_TRY IT_
Copy the text of each item below word for word, omitting the pictures.

· · · · · · ·

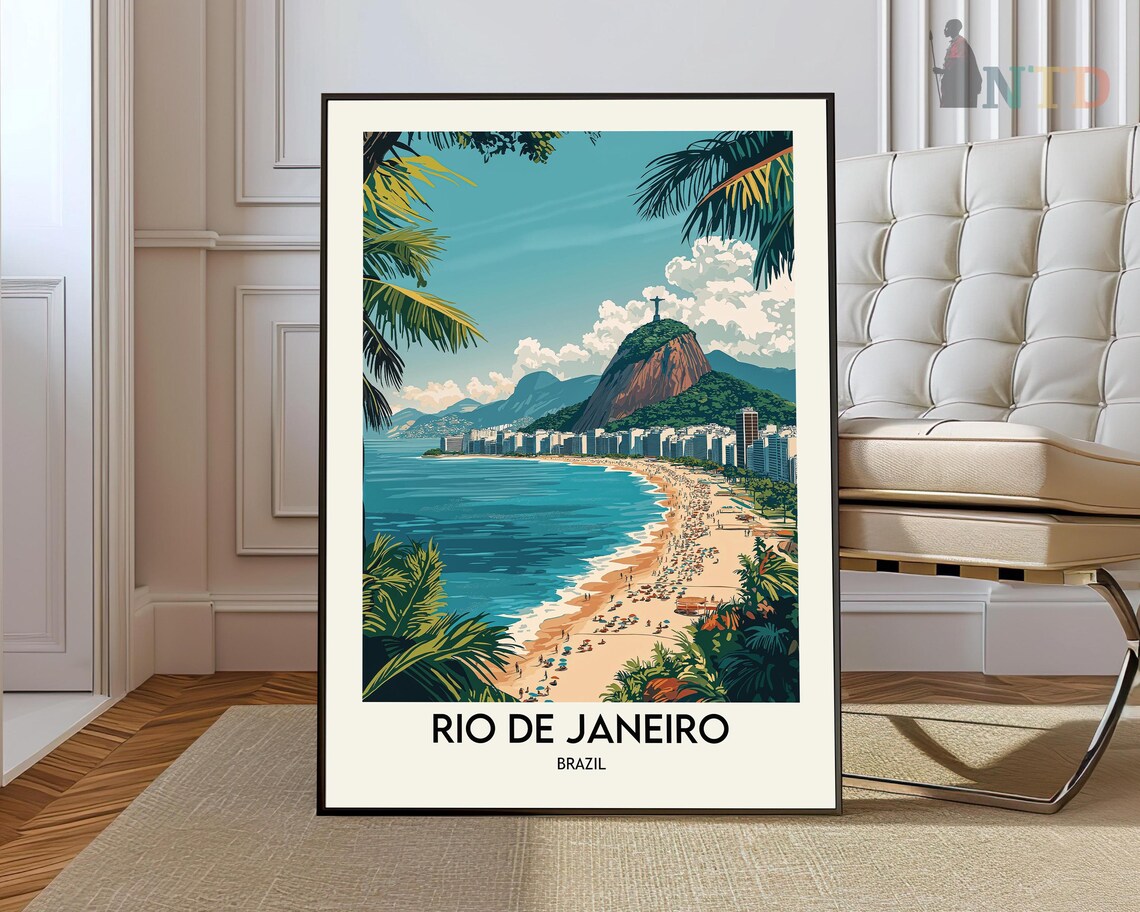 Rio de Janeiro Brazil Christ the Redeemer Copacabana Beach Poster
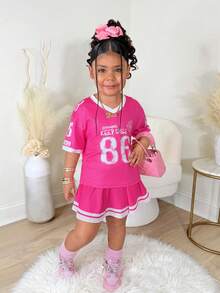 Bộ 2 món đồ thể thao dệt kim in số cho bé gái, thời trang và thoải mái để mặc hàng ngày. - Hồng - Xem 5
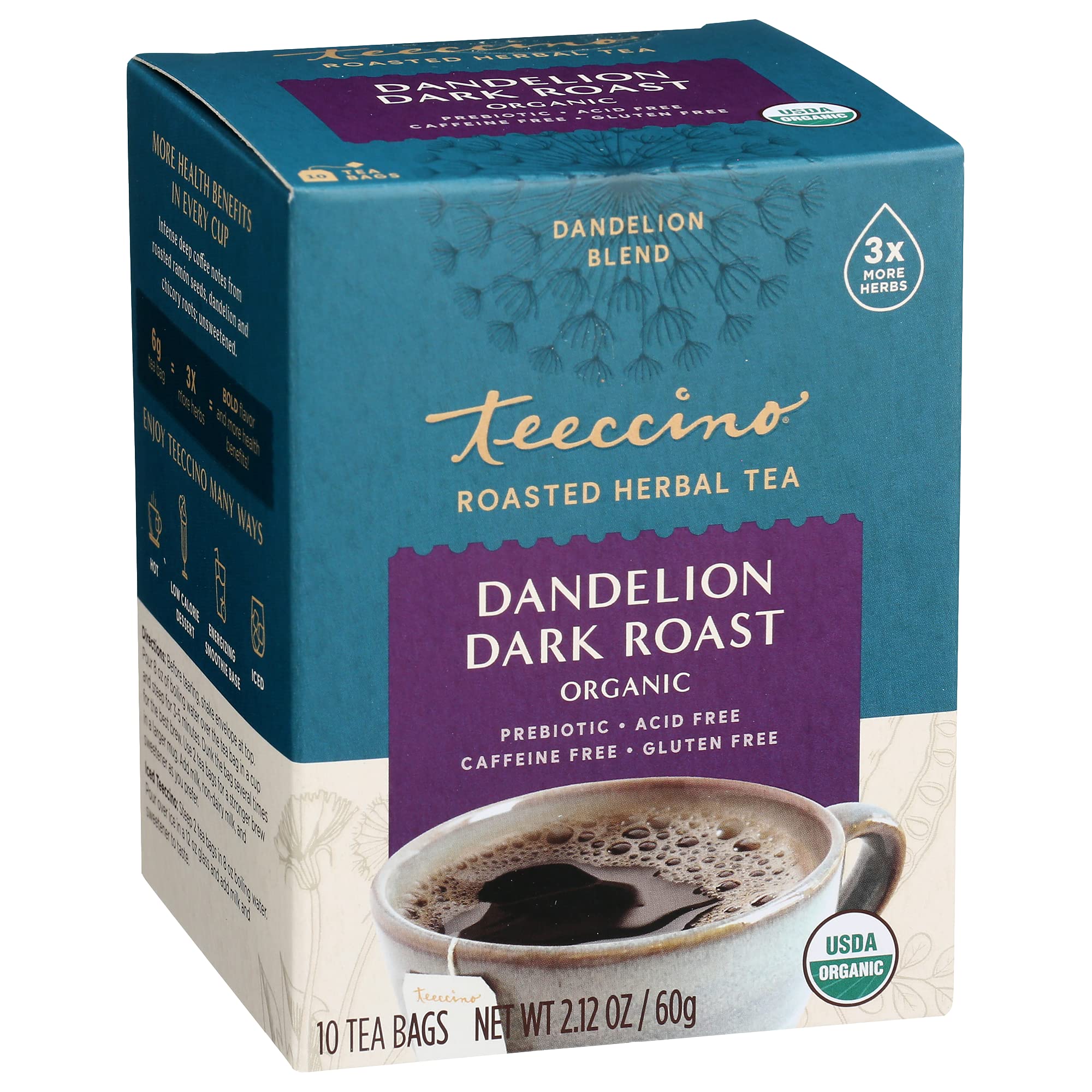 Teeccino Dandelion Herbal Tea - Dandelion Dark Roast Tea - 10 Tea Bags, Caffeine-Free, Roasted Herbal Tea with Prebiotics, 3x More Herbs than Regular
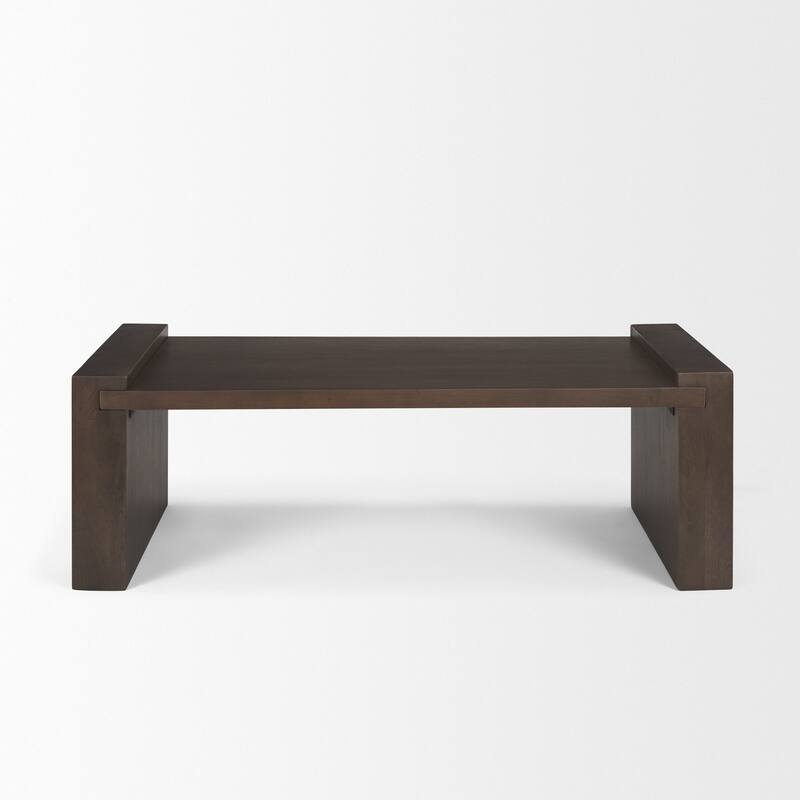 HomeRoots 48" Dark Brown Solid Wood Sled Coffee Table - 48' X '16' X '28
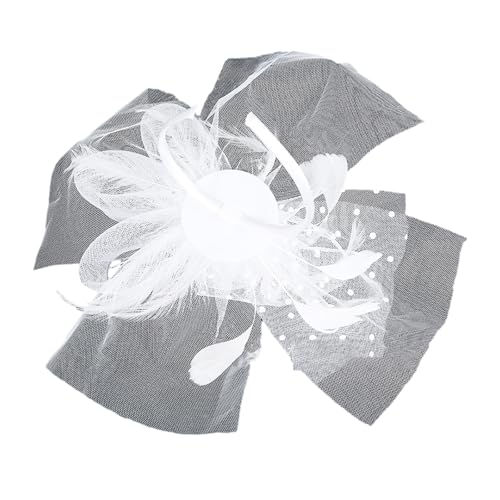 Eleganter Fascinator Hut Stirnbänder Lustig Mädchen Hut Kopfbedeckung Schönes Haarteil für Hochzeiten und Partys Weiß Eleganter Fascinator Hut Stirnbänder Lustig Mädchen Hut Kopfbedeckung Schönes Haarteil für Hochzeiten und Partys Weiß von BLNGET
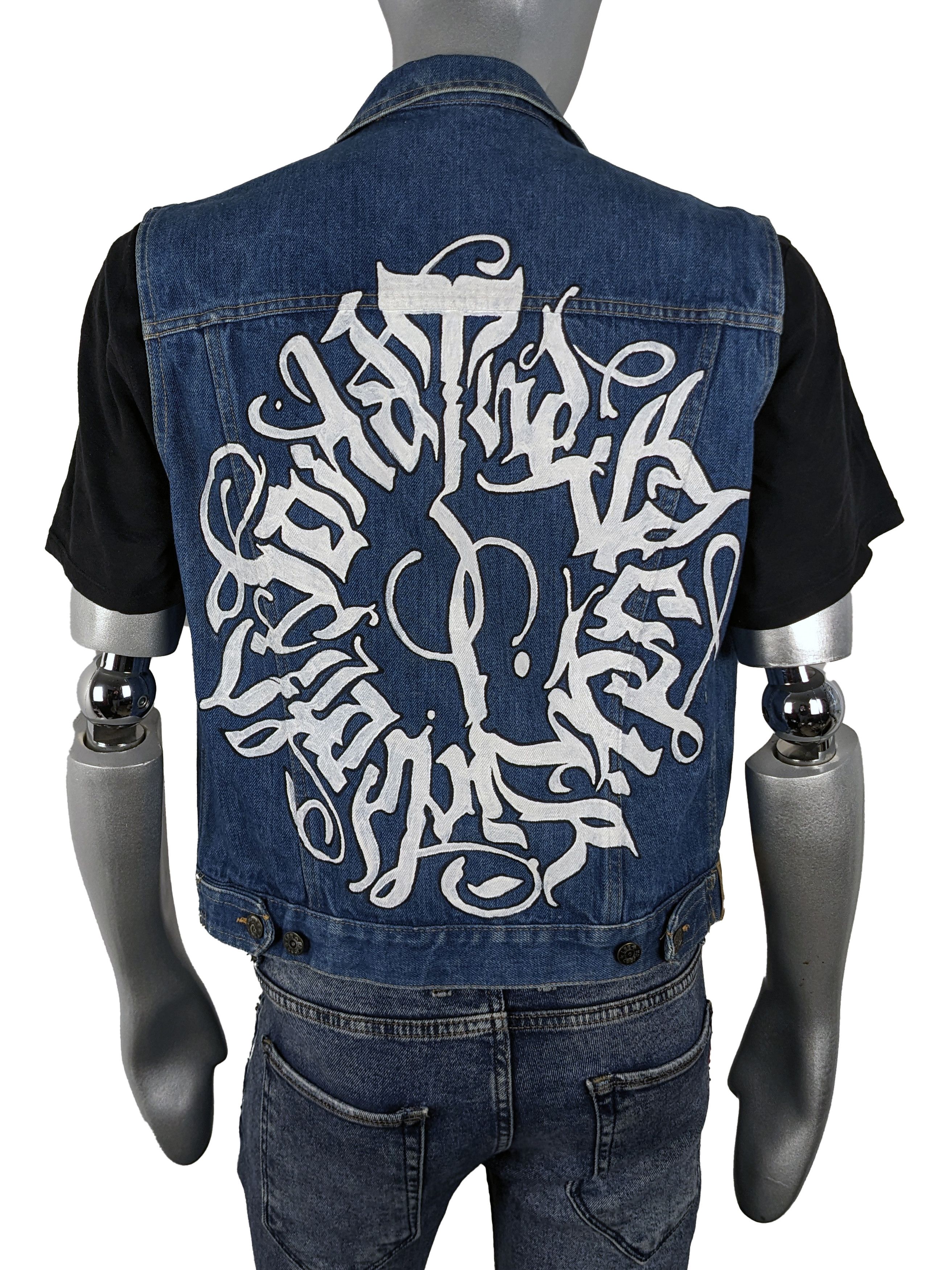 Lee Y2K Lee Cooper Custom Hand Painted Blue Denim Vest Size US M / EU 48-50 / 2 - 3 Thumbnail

· · · · · · ·

_EXPECTED ANSWER_
 Rio de Janeiro Brazil Christ the Redeemer Copacabana Beach Poster
 Bộ 2 món đồ thể thao dệt kim in số cho bé gái, thời trang và thoải mái để mặc hàng ngày. - Hồng - Xem 5
 Teeccino Dandelion Herbal Tea - Dandelion Dark Roast Tea - 10 Tea Bags, Caffeine-Free, Roasted Herbal Tea with Prebiotics, 3x More Herbs than Regular
 HomeRoots 48" Dark Brown Solid Wood Sled Coffee Table - 48' X '16' X '28
 Eleganter Fascinator Hut Stirnbänder Lustig Mädchen Hut Kopfbedeckung Schönes Haarteil für Hochzeiten und Partys Weiß Eleganter Fascinator Hut Stirnbänder Lustig Mädchen Hut Kopfbedeckung Schönes Haarteil für Hochzeiten und Partys Weiß von BLNGET
 Lee Y2K Lee Cooper Custom Hand Painted Blue Denim Vest Size US M / EU 48-50 / 2 - 3 Thumbnail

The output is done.